Chenonceau ist das einzige Schloss in Frankreich, das über einen Fluss hinweg erbaut wurde. Der erste Teil – ein quadratischer Herrensitz mit runden Ecktürmen – wurde zwischen 1513 und 1522 von Thomas Bohiers Witwe Catherine Briçonnet errichtet. Heinrich II. schenkte es seiner Mätresse Diane de Poitiers, die die erste Brücke über den Cher errichten ließ. Seine Witwe Katharina von Medici nahm es sich dann wieder zurück, fügte die zweistöckige Galerie auf Dianes Brücke hinzu und hielt hier während der schlimmsten Jahre der französischen Religionskriege Hof.
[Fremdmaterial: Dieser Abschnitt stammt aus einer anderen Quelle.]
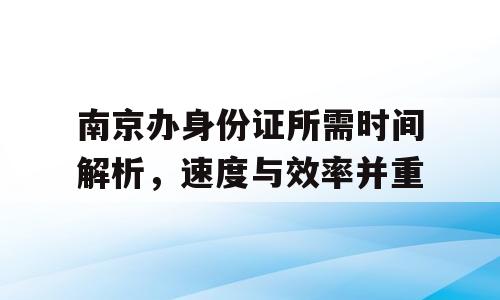 南京办身份证所需时间解析，速度与效率并重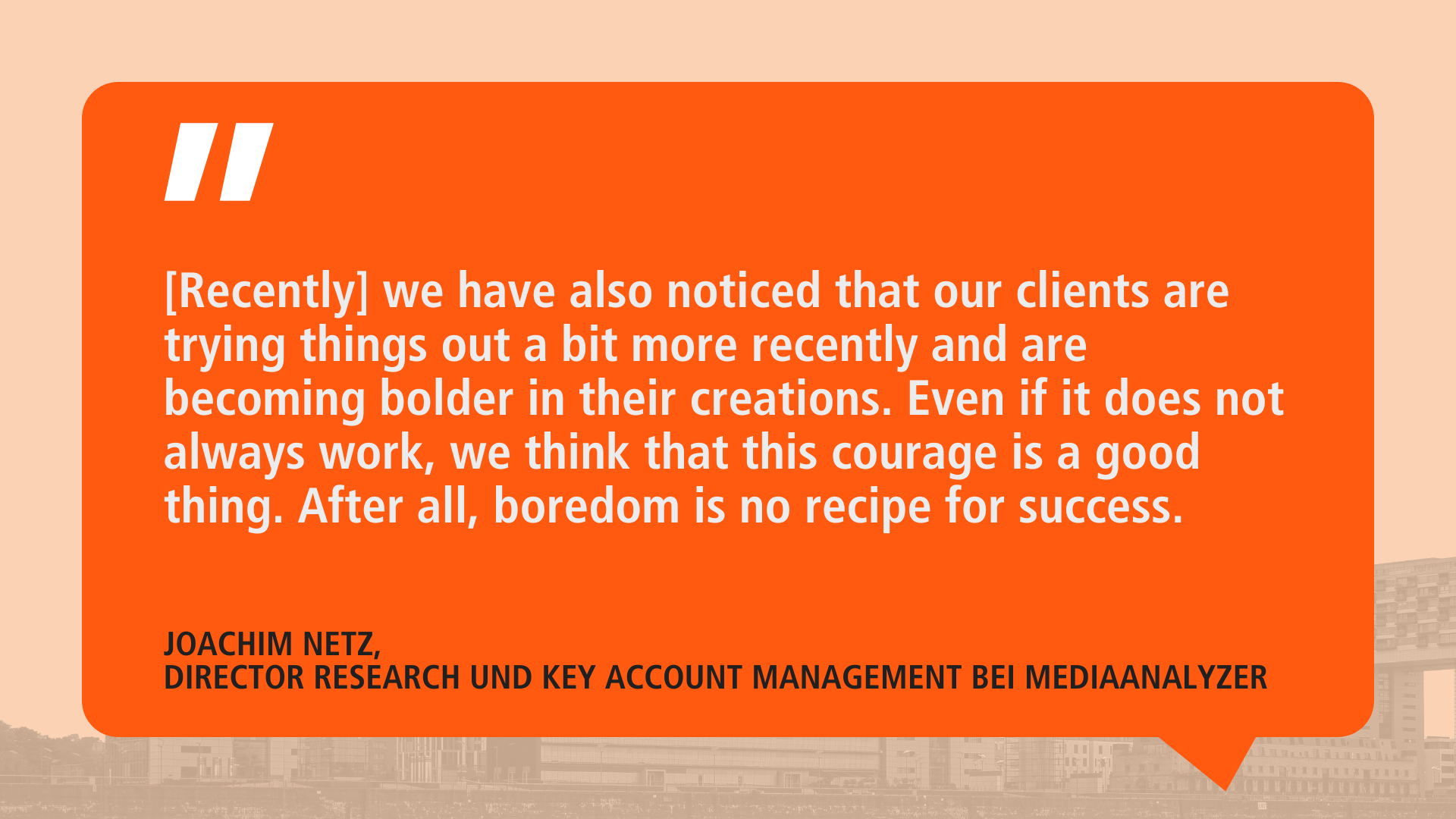 Quote from Joachim Netz on an orange background: ‘[Recently] we have noticed that our customers are trying things out a little more and are becoming bolder when it comes to creations. Even if not everything always works, we think this courage is a good thing. Because boredom is not a principle of success.' Below this is his name and title: ’Joachim Netz, Director Research and Key Account Management at MediaAnalyzer.
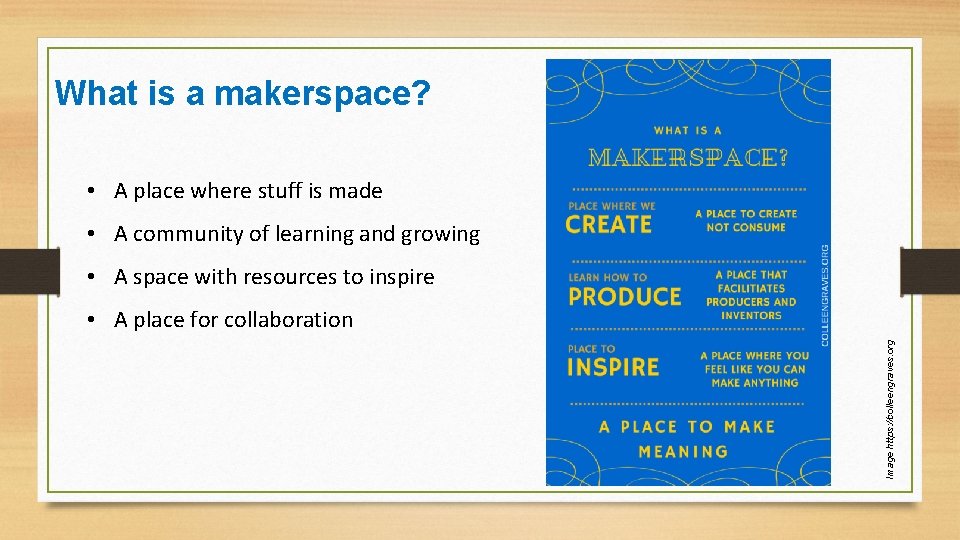 What is a makerspace? • A place where stuff is made • A community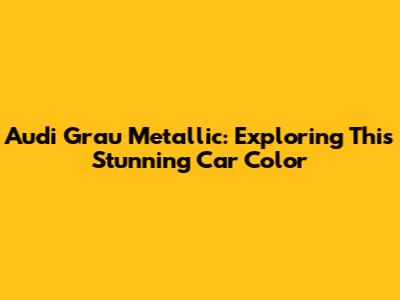 Audi Grau Metallic: Exploring This Stunning Car Color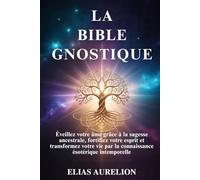 LA BIBLE GNOSTIQUE: Éveillez votre âme grâce à la sagesse ancestrale, fortifiez votre esprit et transformez votre vie par la connaissance ésotérique intemporelle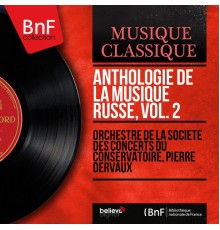 Orchestre de la Société des Concerts du Conservatoire, Pierre Dervaux - Anthologie de la musique russe, vol. 2 (Mono Version)
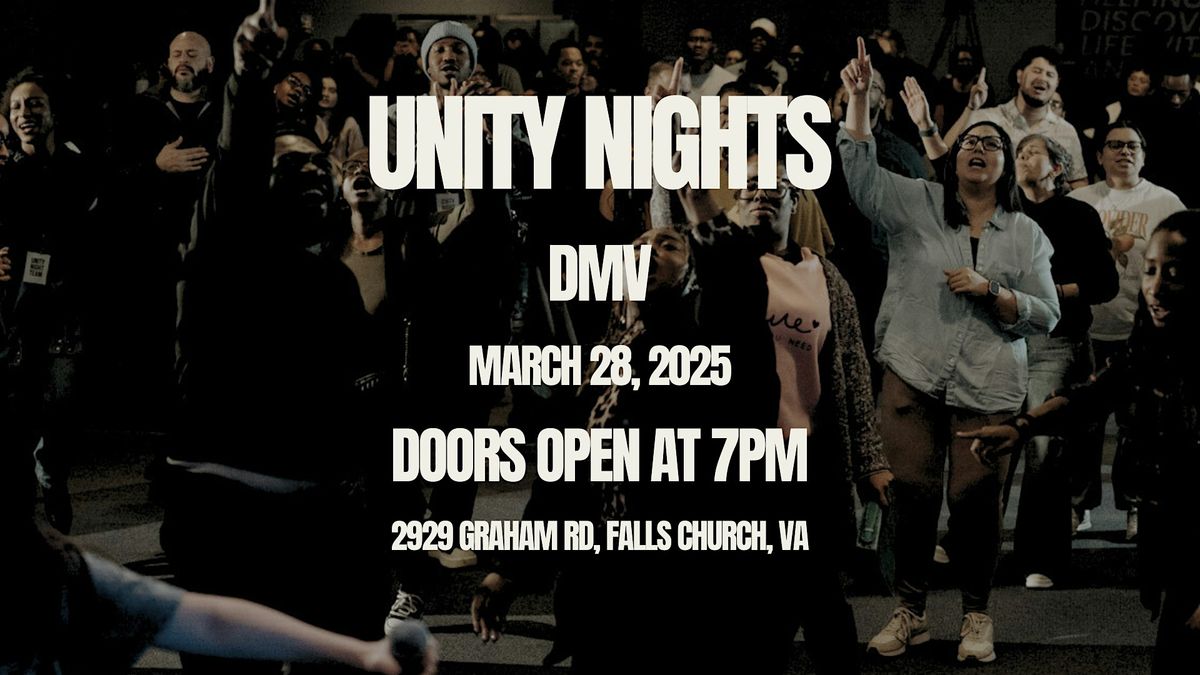 UNITY NIGHTS \/\/ DMV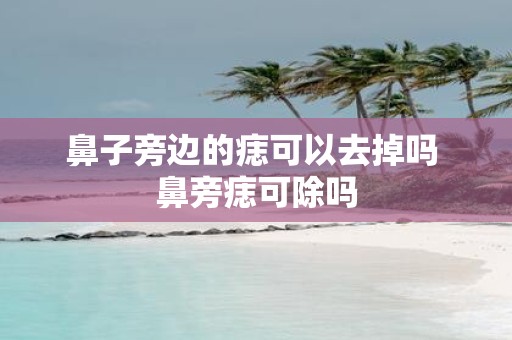 鼻子旁边的痣可以去掉吗 鼻旁痣可除吗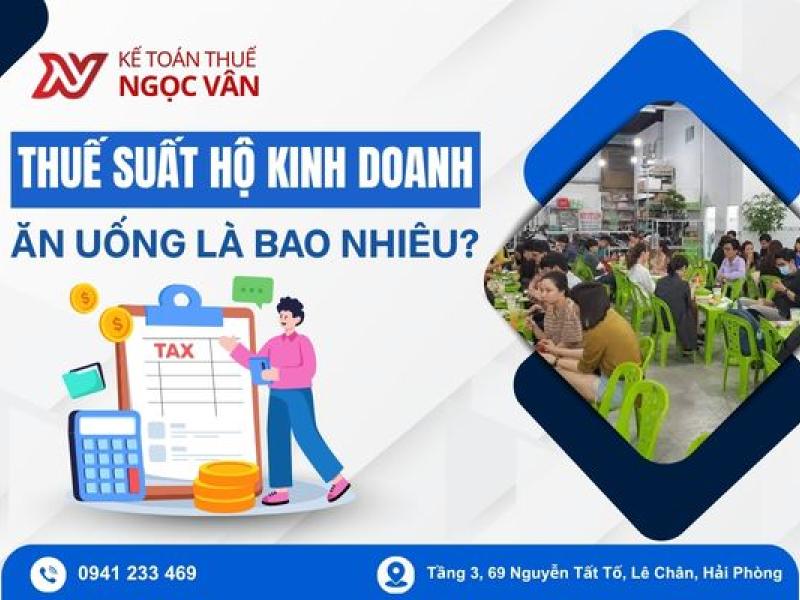Thuế Suất Hộ Kinh Doanh Ăn Uống 2026 - Chi Tiết Theo Doanh Thu 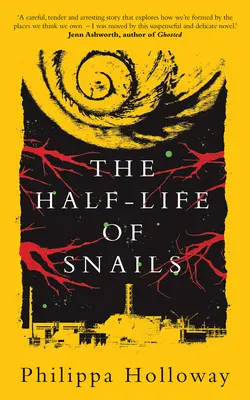 Pół życia ślimaków - The Half-Life of Snails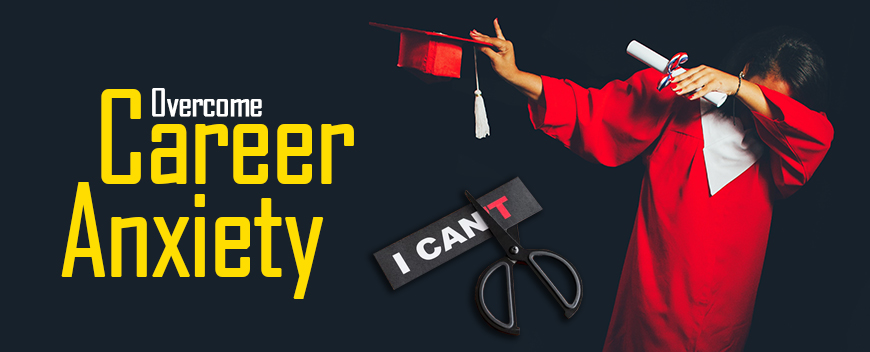 How to Overcome Career Anxiety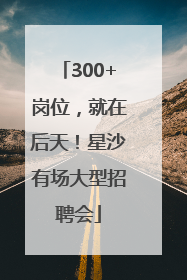 300+岗位，就在后天！星沙有场大型招聘会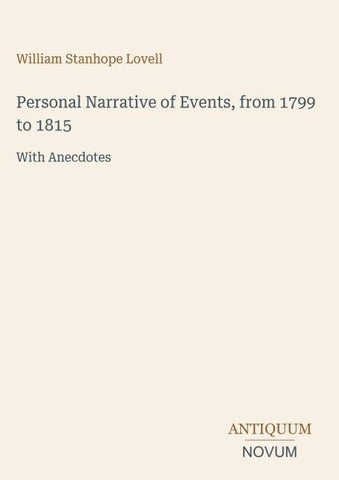 Personal Narrative of Events, from 1799 to 1815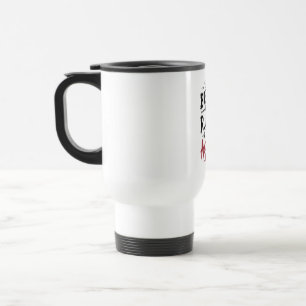 "We Break Rules, Not Hearts - Bold Typography Travel Mug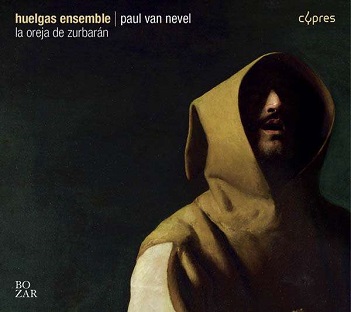 Cover van Huelgas Ensemble & Paul Van Nevel – La Oreja De Zurbaran
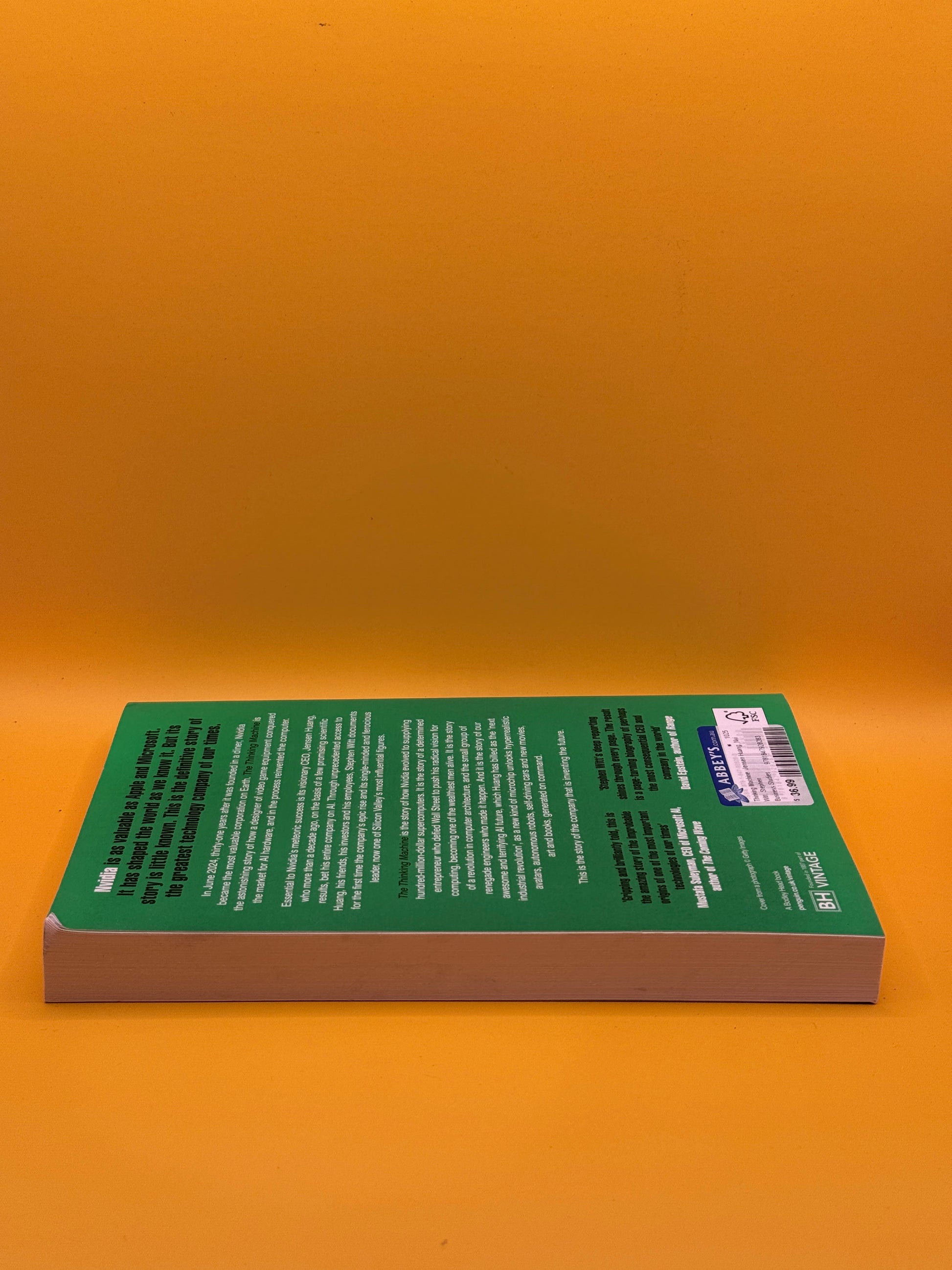 The Thinking Machine: Jensen Huang, Nvidia, and the World’s Most Coveted Microchip by Stephen Witt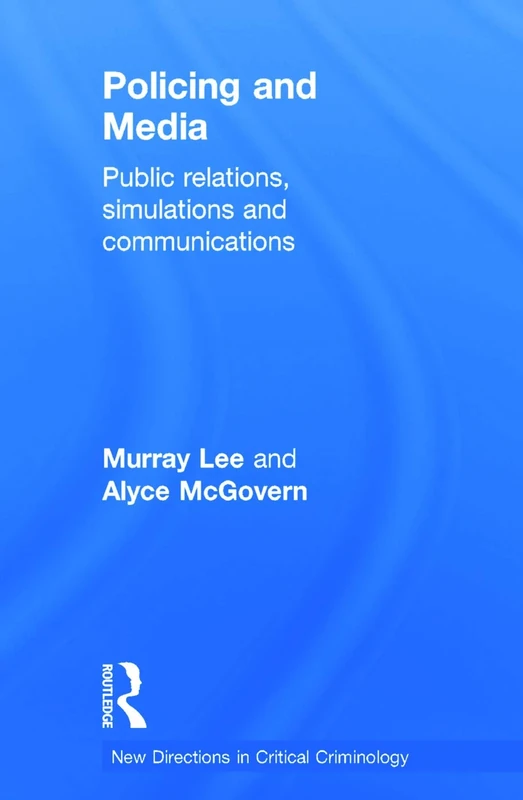 Policing and Media: Public Relations, Simulations and Communications (New Directions in Critical Criminology)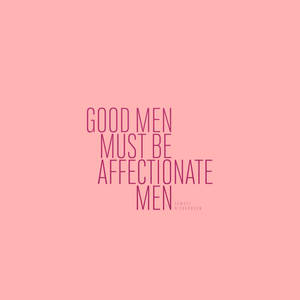 Men Pink Quotes Wallpaper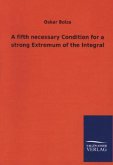 A fifth necessary Condition for a strong Extremum of the Integral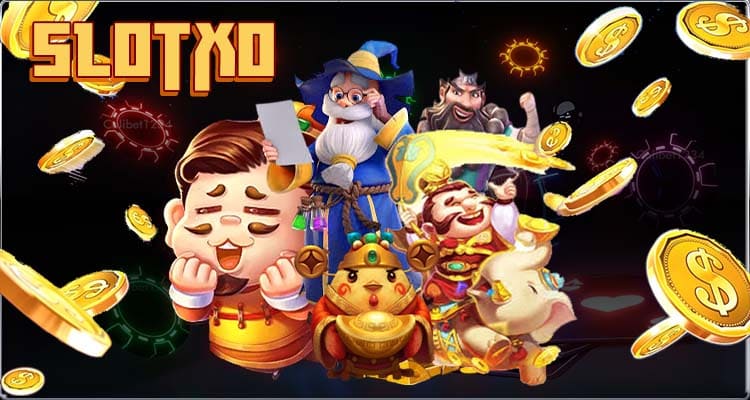 Slotxo เกมส์สล็อตที่ดีที่สุด อันดับ1 เล่นง่ายโบนัสดี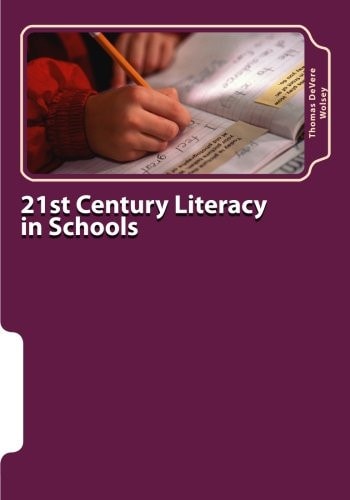 21st Century Literacy in Schools The Parents' Guide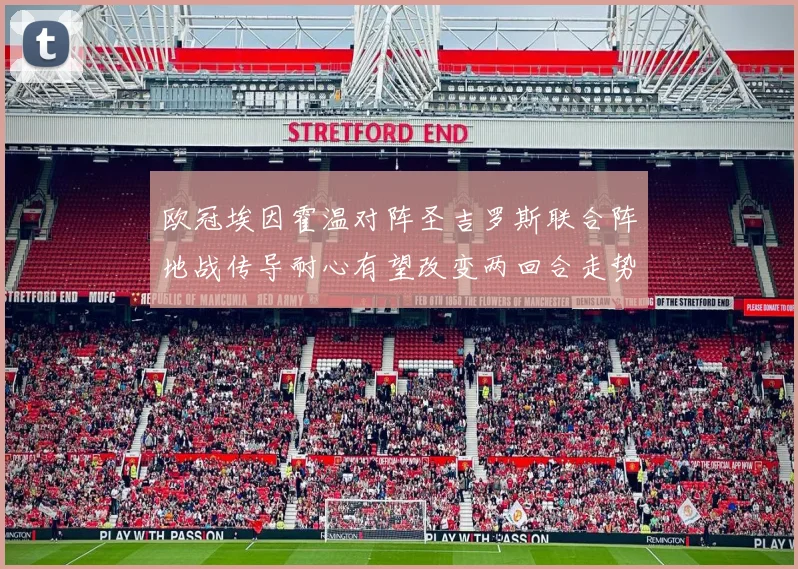 欧冠埃因霍温对阵圣吉罗斯联合阵地战传导耐心有望改变两回合走势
Es wird das „Schloss der Damen“ – „Le Château des Dames“ – genannt, weil die sechs Frauen, die es geprägt haben, bedeutender sind als alle Männer, denen es dazwischen gehörte. Nach den Medici kamen Louise von Lothringen (die ihr Schlafzimmer schwarz streichen ließ, als ihr Ehemann Heinrich III. ermordet wurde), Madame Dupin (die hier während der Aufklärung einen Salon betrieb und das Schloss vor der Revolution rettete) und Marguerite Pelouze (die es in den 1860er Jahren restaurieren ließ).
Seit 1913 ist das Schloss „Chenonceau“ im Besitz der Familie Menier – ja, genau, der Schokoladenhersteller – und wird von ihr geführt. Da es sich um einen privaten Besitz handelt, werden die Eintrittskarten nicht über das Centre des monuments nationaux verkauft. Das Schloss ist das ganze Jahr über täglich geöffnet, außer an Weihnachten.